The New Leaf
December 1998 •  No. 8, Article 4

Inspirations: Pauline

The most surprising thing about being 35 years old is being in school, absorbing everything, and really loving it. Yet, this new awareness may have come too late.

Last year, I was diagnosed with Hepatitis C, cirrhosis, and end-stage liver disease. My doctor says I need a liver transplant in the next 2 to 5 years or I will die. (There is no cure for Hepatitis C.) So, I find myself in a mess of paperwork, waiting for Social Security to start my Medicare, after which, I will be put on a list for a transplant. Until then, it's medication and luck. At least I have won my Social Security case — and I have the Hawkins Center to thank for that.

But still I wonder, which will come first — the transplant or my college degree? I have learned to live with the uncomfortable knowledge that I may not see forty. Yet a greater part of me believes that I will. Perhaps it is this knowledge that makes me savor life so much today, that makes me want to learn so much now. If so, then I have done a good thing with this disease.

It is easy to be tragic. I took that route when I was too young to know better. But self-pity gets to be tiring and tiresome. So, instead, I decided to write. It's curious, that I, a Malaysian girl, who was educated in another language, can find solace in the English language, but I have. In fact, English will be my major, for I am in love with this language.

• Exercise data
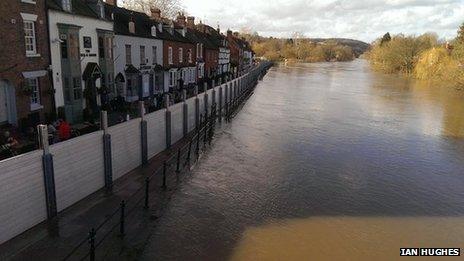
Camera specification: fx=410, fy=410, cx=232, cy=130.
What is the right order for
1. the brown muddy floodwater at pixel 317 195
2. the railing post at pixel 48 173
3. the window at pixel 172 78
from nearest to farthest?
the railing post at pixel 48 173, the brown muddy floodwater at pixel 317 195, the window at pixel 172 78

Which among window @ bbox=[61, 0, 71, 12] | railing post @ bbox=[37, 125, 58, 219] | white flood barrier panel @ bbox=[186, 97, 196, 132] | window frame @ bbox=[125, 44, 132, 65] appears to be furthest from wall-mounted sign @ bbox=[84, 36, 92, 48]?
railing post @ bbox=[37, 125, 58, 219]

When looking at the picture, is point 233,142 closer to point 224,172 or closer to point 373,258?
point 224,172

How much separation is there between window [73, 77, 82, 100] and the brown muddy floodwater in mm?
8428

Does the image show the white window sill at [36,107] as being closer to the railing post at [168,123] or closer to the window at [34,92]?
the window at [34,92]

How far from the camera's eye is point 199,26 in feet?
222

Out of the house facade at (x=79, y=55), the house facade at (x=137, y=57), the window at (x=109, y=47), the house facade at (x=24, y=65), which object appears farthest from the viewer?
the house facade at (x=137, y=57)

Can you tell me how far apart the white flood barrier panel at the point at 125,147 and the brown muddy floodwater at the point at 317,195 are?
2.37m

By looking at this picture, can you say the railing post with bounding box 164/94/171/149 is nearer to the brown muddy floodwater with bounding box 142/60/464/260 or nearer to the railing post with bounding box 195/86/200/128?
the brown muddy floodwater with bounding box 142/60/464/260

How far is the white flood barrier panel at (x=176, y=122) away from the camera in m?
21.3

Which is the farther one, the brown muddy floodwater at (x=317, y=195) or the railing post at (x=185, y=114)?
the railing post at (x=185, y=114)

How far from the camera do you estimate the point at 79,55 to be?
23875mm

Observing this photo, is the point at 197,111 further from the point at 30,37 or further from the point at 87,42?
the point at 30,37

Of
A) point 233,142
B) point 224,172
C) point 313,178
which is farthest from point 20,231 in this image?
point 233,142

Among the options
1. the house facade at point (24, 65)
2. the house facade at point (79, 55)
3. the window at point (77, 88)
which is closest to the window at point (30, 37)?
the house facade at point (24, 65)
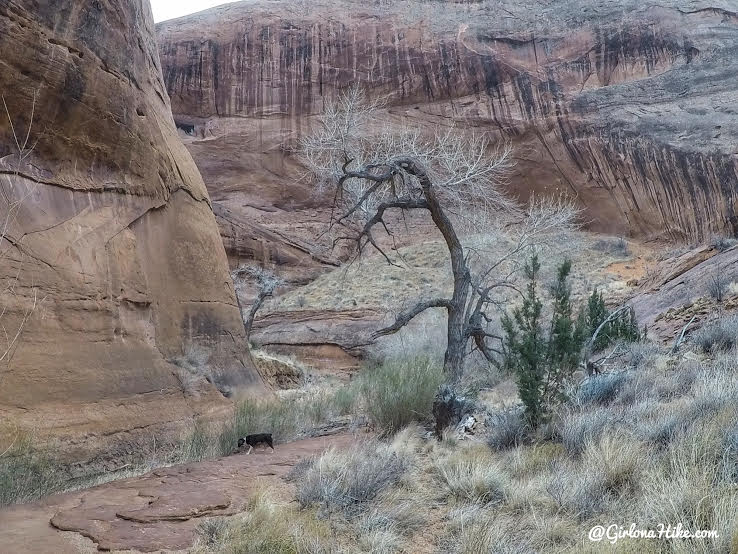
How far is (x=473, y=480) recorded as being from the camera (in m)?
3.88

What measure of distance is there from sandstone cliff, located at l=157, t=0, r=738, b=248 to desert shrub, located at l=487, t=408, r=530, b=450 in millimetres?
23203

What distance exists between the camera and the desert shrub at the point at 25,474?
13.7 feet

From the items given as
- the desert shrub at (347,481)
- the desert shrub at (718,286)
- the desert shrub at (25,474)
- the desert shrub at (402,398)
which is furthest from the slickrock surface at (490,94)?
the desert shrub at (347,481)

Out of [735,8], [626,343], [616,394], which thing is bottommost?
[626,343]

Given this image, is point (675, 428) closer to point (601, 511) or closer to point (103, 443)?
point (601, 511)

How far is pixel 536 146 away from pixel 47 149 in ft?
96.5

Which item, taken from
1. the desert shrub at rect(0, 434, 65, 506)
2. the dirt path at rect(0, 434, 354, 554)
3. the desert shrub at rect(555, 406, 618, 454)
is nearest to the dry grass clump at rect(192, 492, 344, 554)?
the dirt path at rect(0, 434, 354, 554)

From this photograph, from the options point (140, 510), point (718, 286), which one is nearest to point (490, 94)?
point (718, 286)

• Brief 1
Decide whether each statement agrees with the New Leaf article about Pauline, which appears before the rows. Answer yes or no for each, and quote the words of the article that settle it. (a) The writer has won a Social Security case. (b) The writer is forty years old. (c) The writer intends to major in English.
• Brief 2
Carry on the New Leaf article about Pauline, which appears before the rows, beginning after its final sentence.

• Expected answer 1
(a) Yes: "At least I have won my Social Security case."
(b) No: "The most surprising thing about being 35 years old is being in school."
(c) Yes: "In fact, English will be my major, for I am in love with this language."

• Expected answer 2
With this love, I have become brave. When I was a young teen, I dreamed of being a writer. Recently, I sent a piece of my writing to a women's magazine in Malaysia. To my amazement, the editor sent me an e-mail saying she liked what I had written and asked if I would write a monthly column for the magazine describing my life here in Berkeley. Once a waitress, then a flower girl who sold bouquets on the streets, I am now a writer and a college student. Today, I share my candor and life with readers across the ocean. I tell my readers how I live, laugh and cry. I tell my goals, my strengths and my hopes. I tell what I know. I name my demons and my fears. I am not finished with life yet. There is still another chapter or two left.

Strange as it is to put on paper my goals and desires, when I look at them, I feel strength and a new hilarity. Who would have thought this of a former flower-girl and ex-waitress? The nicest part of it is that these are attainable goals. A bachelor's degree? Perhaps. But I am looking toward that Ph.D.